Reputation: 39
I am trying to translate a Matlab "interpn" interpolation of a large, 4D array, but formulations diverge significantly between Matlab and Python. There's a good question/answer from several years ago here that I've been trying to work with. I think I am almost there, but apparently still don't have my grid interpolator properly formulated.
I modeled my code example after the example given in the linked answer above as closely as I could, while using the dimensions I am actually working in. The only change is that I switched rollaxis for moveaxis, as the former is deprecated.
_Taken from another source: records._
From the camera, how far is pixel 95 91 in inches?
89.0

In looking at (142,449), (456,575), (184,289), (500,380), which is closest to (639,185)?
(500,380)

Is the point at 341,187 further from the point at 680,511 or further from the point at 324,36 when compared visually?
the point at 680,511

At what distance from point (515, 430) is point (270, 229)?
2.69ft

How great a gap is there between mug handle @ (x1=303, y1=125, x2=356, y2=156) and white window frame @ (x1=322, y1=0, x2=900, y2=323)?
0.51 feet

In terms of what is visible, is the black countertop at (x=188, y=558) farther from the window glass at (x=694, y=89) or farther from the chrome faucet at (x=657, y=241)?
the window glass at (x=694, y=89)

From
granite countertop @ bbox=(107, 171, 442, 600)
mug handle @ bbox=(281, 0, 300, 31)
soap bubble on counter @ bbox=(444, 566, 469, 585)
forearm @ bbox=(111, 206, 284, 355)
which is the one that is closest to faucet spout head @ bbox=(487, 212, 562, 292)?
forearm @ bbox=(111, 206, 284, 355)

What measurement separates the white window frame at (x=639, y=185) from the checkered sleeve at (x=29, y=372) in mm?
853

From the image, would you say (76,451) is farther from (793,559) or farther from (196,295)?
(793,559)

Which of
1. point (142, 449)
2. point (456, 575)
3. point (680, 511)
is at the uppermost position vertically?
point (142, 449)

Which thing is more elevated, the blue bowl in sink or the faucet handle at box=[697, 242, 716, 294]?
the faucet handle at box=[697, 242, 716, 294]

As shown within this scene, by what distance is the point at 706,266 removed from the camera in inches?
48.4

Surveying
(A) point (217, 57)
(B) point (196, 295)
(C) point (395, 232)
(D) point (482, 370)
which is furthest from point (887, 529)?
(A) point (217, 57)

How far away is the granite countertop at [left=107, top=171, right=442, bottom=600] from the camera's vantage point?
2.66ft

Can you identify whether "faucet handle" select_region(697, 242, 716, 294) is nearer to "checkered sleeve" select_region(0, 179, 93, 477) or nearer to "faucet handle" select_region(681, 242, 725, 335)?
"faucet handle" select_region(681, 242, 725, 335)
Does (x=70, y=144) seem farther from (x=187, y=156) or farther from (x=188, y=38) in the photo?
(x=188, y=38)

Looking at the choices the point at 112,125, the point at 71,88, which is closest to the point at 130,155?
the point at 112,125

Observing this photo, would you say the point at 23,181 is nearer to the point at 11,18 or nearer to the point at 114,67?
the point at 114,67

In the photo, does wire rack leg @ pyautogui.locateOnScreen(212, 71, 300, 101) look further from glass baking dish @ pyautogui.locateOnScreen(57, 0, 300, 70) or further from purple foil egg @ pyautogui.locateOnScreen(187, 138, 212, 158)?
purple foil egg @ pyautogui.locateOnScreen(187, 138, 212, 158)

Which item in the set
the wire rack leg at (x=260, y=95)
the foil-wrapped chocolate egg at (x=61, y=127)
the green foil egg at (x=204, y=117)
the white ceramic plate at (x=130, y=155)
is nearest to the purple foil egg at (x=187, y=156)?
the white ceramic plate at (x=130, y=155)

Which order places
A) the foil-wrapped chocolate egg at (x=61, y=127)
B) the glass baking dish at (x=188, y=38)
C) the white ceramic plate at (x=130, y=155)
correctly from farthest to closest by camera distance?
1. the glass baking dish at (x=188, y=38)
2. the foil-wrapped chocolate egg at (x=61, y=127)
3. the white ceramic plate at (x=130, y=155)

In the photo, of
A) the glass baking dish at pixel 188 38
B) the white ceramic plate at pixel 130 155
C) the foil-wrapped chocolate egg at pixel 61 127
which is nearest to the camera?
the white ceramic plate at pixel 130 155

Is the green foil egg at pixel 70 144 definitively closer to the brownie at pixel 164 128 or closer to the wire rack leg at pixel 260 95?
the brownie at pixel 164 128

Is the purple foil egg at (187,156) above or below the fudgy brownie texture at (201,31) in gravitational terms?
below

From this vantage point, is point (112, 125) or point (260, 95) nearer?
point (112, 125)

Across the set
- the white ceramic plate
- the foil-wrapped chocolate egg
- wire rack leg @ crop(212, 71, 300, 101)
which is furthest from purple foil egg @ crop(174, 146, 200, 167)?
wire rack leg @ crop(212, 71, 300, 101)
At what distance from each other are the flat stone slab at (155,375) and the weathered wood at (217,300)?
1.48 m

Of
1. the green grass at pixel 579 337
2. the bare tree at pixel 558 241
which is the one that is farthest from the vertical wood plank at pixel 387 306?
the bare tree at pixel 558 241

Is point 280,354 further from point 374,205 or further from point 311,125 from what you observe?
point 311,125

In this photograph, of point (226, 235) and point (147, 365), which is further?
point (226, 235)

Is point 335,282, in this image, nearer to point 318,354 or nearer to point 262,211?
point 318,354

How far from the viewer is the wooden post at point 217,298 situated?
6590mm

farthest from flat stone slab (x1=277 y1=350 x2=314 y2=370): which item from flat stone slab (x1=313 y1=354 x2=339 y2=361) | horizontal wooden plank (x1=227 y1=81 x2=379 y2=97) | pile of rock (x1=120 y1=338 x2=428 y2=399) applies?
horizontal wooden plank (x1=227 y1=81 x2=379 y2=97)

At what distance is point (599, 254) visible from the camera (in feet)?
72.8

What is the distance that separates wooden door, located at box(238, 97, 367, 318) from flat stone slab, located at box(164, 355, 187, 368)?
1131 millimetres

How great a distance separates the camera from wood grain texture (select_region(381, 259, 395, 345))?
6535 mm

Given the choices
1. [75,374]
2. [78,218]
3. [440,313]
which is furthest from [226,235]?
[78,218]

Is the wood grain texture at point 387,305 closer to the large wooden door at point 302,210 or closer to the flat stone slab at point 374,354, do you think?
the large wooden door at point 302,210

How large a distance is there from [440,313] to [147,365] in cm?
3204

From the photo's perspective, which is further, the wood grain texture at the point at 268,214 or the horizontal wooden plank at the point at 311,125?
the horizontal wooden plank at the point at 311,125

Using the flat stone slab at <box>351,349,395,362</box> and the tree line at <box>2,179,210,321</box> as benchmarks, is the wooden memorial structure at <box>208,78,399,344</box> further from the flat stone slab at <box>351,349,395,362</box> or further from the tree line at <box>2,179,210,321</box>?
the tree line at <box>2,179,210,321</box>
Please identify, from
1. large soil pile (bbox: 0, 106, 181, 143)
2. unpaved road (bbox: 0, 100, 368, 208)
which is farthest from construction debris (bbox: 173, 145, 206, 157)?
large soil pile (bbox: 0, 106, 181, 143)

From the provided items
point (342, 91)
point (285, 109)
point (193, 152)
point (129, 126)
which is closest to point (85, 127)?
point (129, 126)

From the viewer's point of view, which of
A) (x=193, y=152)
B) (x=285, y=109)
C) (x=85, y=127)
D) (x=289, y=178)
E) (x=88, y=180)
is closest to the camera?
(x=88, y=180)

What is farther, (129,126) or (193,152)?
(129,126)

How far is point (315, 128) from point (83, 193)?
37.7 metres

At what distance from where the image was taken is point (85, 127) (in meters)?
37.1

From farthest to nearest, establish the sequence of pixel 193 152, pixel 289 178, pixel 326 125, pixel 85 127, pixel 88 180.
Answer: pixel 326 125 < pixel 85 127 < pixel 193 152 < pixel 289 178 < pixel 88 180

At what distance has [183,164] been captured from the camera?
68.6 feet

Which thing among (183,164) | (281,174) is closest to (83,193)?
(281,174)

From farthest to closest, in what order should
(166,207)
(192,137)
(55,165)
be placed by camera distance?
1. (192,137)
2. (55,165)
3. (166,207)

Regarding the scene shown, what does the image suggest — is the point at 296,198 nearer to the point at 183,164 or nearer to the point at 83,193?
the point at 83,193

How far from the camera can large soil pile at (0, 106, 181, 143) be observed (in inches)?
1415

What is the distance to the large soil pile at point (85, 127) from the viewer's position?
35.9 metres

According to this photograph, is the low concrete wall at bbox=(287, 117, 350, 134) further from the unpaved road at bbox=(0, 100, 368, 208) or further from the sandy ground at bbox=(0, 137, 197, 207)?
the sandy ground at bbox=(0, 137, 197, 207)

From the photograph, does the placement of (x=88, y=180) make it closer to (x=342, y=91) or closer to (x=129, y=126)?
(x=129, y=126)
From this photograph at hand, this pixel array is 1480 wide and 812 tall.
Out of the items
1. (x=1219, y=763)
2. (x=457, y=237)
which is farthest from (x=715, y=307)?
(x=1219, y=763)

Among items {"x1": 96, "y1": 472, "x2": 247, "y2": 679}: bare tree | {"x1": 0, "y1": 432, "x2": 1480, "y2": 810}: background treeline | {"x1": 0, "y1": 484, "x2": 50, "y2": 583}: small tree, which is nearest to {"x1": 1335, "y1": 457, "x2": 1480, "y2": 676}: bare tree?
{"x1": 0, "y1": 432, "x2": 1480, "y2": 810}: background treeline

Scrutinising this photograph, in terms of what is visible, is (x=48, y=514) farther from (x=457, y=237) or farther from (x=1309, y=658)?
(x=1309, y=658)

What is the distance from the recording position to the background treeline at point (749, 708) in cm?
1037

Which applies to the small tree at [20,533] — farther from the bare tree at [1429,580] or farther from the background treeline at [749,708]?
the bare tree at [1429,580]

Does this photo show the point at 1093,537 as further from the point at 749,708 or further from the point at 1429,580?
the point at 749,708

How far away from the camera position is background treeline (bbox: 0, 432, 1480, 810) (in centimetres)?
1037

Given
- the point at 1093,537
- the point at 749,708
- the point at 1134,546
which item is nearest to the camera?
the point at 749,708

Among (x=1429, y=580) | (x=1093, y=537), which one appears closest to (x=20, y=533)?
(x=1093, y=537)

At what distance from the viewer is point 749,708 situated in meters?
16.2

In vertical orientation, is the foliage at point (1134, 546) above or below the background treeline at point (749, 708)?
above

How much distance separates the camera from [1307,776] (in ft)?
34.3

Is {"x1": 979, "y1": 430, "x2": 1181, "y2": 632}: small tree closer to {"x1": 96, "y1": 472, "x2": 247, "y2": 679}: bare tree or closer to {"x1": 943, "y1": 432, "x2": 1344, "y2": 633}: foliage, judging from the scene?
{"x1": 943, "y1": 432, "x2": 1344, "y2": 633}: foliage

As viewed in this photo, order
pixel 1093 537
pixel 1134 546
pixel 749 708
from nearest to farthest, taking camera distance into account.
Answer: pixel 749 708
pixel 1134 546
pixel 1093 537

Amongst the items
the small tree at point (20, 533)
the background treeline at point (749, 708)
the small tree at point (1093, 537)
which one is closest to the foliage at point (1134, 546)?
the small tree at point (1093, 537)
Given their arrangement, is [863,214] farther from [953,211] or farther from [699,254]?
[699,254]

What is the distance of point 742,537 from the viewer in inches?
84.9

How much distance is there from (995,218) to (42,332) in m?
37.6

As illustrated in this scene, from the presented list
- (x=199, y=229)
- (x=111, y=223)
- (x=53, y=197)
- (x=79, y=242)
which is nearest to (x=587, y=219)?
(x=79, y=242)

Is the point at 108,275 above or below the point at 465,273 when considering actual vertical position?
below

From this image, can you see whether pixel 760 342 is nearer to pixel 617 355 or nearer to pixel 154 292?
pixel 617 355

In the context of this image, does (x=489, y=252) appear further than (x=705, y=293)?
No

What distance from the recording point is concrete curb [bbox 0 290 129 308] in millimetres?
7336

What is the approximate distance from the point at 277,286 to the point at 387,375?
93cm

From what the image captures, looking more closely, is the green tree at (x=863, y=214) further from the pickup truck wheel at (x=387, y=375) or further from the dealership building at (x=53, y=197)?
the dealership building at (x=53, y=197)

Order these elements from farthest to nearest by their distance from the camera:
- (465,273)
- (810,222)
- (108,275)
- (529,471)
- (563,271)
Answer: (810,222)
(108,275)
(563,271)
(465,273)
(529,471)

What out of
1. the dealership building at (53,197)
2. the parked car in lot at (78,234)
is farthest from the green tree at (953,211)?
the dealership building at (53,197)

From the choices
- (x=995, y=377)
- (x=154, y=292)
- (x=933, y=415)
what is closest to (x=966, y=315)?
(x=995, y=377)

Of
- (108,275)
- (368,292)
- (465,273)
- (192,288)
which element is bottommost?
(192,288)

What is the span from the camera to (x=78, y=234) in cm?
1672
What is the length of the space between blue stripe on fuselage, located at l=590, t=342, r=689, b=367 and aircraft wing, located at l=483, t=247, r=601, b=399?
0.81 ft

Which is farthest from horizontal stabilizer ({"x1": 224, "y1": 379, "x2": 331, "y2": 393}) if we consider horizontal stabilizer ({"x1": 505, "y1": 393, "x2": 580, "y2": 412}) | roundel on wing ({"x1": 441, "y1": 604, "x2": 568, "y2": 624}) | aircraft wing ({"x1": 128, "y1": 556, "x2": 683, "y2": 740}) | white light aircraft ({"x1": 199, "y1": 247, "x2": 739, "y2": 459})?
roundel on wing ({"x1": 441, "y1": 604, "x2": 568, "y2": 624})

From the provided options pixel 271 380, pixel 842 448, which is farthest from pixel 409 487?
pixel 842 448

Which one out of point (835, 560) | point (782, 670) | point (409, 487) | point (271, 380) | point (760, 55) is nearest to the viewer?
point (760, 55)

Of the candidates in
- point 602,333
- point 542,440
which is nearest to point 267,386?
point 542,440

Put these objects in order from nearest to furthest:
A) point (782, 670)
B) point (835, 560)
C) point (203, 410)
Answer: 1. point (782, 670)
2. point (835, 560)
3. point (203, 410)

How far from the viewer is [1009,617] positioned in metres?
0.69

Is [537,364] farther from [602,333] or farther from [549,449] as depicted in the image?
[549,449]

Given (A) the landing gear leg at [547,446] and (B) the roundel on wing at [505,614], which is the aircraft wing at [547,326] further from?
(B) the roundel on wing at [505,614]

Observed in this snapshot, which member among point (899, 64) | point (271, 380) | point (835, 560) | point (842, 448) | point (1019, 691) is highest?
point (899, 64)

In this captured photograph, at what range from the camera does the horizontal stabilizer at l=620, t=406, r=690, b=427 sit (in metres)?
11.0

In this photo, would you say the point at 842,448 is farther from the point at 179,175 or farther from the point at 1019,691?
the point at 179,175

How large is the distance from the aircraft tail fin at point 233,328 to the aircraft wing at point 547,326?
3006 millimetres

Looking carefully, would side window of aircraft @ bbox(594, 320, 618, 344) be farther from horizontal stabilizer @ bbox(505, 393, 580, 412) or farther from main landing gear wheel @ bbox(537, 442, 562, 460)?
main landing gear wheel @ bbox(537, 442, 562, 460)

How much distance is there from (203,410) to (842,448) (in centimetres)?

Essentially, given the 4D array skyrad0 (which is dependent on the four elements defined in the first code block) together with two constants and two 1D arrays defined in the third block, I want the interpolated 2D result.
from scipy.interpolate import interpn
import numpy as np
# Define the data space in the 4D skyrad0 array
solzen = np.arange(0,70,10) # 7
aod = np.arange(0,0.25,0.05) # 5
index = np.arange(1,92477,1) # 92476
wave = np.arange(350,1050,5) # 140
# Simulated skyrad for the values above
skyrad0 = np.random.rand(
solzen.size,aod.size,index.size,wave.size) # 7, 5, 92476, 140
# Data space for desired output values of skyrad
# with interpolation between input data space
solzen0 = 30 # 1
aod0 = 0.1 # 1
index0 = index # 92476
wave0 = np.arange(350,1050,10) # 70
# Matlab
# result = squeeze(interpn(solzen, aod, index, wave,
# skyrad0,
# solzen0, aod0, index0, wave0))
# Scipy
points = (solzen, aod, index, wave) # 7, 5, 92476, 140
interp_mesh = np.array(
np.meshgrid(solzen0, aod0, index0, wave0)) # 4, 1, 1, 92476, 70
interp_points = np.moveaxis(interp_mesh, 0, -1) # 1, 1, 92476, 70, 4
interp_points = interp_points.reshape(
(interp_mesh.size // interp_mesh.shape[3],
interp_mesh.shape[3])) # 280, 92476
result = interpn(points, skyrad0, interp_points)
I am expecting a 4D array "result" that I can numpy.squeeze into the 2D answer I need, but the interpn yields the error:
ValueError: The requested sample points xi have dimension 92476, but this RegularGridInterpolator has dimension 4
Where I am foggiest on this example is the structure of the meshgrid of query points, and the moving of the first dimension to the end and reshaping it. There is more on that here, but it's still not clear to me how to apply that to this problem.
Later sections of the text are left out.